Liz Young - Still Life of Tomatoes in a Bowl, Ink on Paper


Size: 20" H x 16.75" W x 1" D

About the artist:

Liz Young is a botanical artist who lives in Los Angeles, California. Her ink on paper original drawings study flora, fruit, arrangements and classically inspired vessels. Liz received her B.A. in 1998 from Brown University where she also took Studio Art classes. Liz studied English Literature and Architecture at Queen Mary University of London, England. In Florence, Italy, she studied Italian Renaissance Art History at Syracuse University.

Her ink on paper botanical drawings have been called “The Nudes of Flowers” for their pale, silhouetted quality. In her works, Liz explores “harmony, balance,” and celebrates “the bending fluidity and musing movement of florals.” Liz believes “each flower possesses a kind of timeless femininity, intrigue and ephemeral style all its own.” The seemingly endless variation of form and beauty in the natural world is her evergreen curiosity and joy.
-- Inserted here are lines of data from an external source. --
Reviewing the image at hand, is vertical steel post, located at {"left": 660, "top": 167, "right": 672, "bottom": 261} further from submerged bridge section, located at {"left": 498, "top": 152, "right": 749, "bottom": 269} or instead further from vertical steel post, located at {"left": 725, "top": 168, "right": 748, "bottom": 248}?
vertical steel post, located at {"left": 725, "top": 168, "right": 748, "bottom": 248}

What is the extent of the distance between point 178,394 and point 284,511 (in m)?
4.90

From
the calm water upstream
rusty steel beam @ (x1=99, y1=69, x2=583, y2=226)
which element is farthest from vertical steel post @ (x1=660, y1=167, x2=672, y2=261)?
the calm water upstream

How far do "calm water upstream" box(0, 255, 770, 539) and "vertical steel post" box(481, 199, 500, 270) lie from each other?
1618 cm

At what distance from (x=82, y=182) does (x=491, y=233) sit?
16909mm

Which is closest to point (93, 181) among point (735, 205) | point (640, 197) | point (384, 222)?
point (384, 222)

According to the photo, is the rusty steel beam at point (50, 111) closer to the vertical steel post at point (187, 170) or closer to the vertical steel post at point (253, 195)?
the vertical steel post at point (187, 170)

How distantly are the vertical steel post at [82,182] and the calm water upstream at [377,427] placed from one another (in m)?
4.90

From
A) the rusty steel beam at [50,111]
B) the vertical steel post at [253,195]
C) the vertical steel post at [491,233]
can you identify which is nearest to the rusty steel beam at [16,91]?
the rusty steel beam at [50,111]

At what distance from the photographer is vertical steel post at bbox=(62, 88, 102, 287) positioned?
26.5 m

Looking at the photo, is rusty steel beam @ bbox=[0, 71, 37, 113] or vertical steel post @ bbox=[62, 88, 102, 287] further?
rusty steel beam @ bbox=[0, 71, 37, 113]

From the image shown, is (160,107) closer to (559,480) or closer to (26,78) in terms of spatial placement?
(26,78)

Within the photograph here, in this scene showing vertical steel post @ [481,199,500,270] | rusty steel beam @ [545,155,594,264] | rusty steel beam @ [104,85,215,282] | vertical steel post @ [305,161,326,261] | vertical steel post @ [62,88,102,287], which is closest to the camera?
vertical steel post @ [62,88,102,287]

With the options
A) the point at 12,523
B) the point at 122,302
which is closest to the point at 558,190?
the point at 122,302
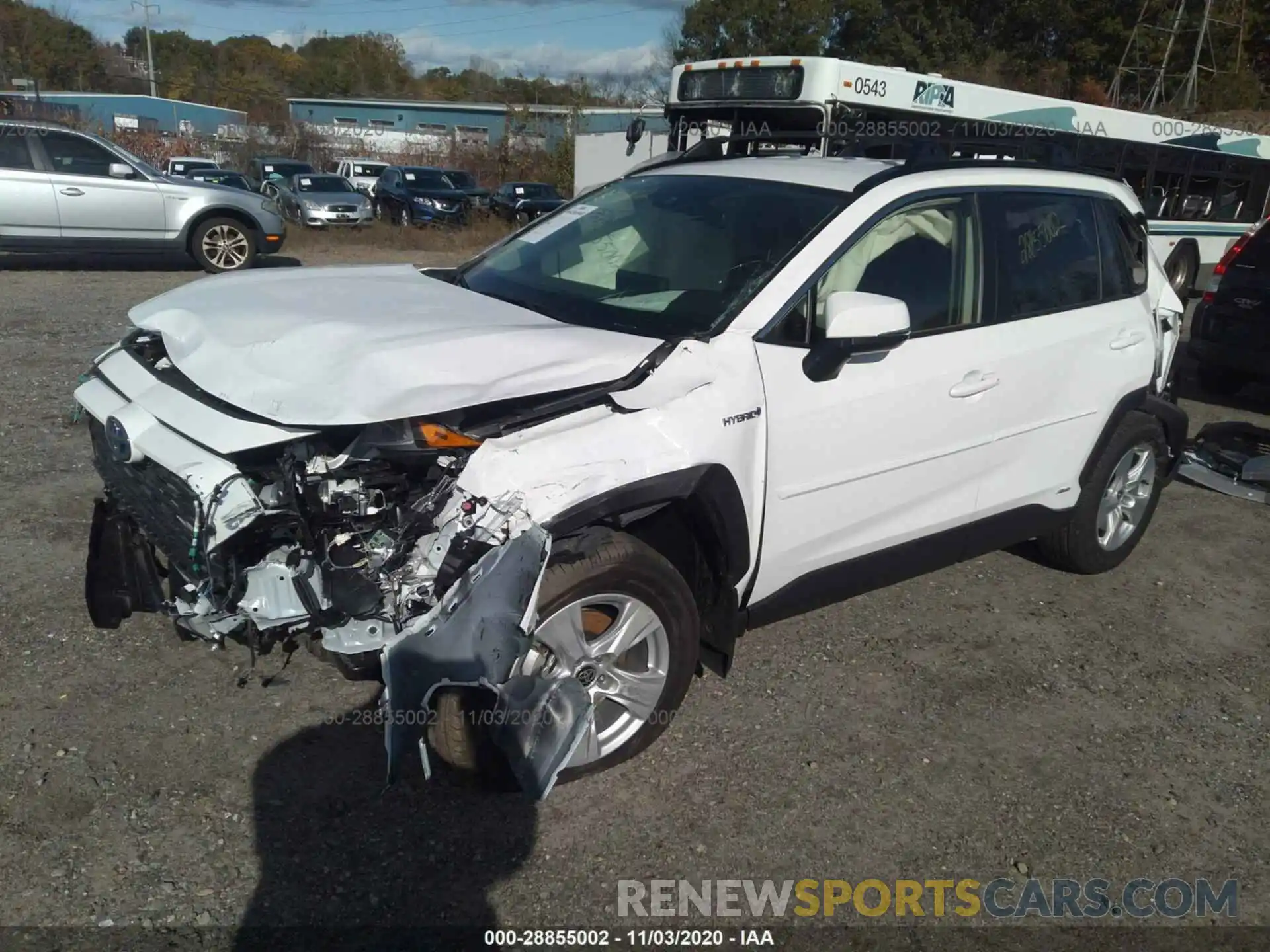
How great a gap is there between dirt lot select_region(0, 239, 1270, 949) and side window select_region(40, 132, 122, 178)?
9.19 m

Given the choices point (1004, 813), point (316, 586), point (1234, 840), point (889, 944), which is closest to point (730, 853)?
point (889, 944)

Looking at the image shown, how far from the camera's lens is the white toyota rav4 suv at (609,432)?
2.77 m

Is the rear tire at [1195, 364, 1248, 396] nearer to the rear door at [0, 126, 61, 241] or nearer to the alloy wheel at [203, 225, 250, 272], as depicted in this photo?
the alloy wheel at [203, 225, 250, 272]

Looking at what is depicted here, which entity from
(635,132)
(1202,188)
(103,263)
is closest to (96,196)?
(103,263)

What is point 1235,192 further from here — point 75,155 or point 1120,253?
point 75,155

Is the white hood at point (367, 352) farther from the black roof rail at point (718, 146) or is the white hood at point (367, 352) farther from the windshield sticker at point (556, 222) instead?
the black roof rail at point (718, 146)

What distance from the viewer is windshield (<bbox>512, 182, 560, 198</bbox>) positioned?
25.0m

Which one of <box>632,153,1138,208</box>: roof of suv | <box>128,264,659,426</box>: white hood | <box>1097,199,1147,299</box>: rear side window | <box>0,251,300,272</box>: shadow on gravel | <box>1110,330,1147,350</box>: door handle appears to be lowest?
<box>0,251,300,272</box>: shadow on gravel

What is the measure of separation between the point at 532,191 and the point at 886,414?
23293 millimetres

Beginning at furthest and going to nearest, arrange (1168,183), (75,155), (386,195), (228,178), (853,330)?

As a child, Liz’s mother, a painter and a gardener, instilled in her a deep love for the natural world and taught her how to draw and see negative space, the invisible shapes between forms, which influenced her style. For her process, Liz explains, “Each drawing is an intuitive expression, a rather dream-like process of balancing, and shaping, and creating to hopefully conjure a state of beauty along the way.”

For irony and playfulness, Liz likes to add a dash of imaginary flair to her work “with the occasional confetti-like sprinkling of whimsy here and there. I like to remind myself, it doesn’t matter if the line really exists. For me, it’s not about seeking realism or perfection. It’s more about drawing freely in my natural style, and balancing the polarities of a composition. I enjoy striking a pleasing intermix between loose and tight, focused and unfocused, high and low, while blending textures of the real with the imagined.”

The softer, more primitivistic imperfections in art have always resonated with Liz as something more honest, more free, more human, "reflective of the imperfectly-beautiful humanity behind all art." Philosophically, Liz draws on her studies of Eastern Religions. “I see duality as ever-present. I am intrigued by the interplay of light and dark that defines art, and human experience." Optimism permeates her work and she prefers to see her drawings as outlined white spaces, rather than just black lines. When asked how she knows when a drawing is complete, Liz casually says, "Well, my eyes don’t rest on the page until I see… pretty.”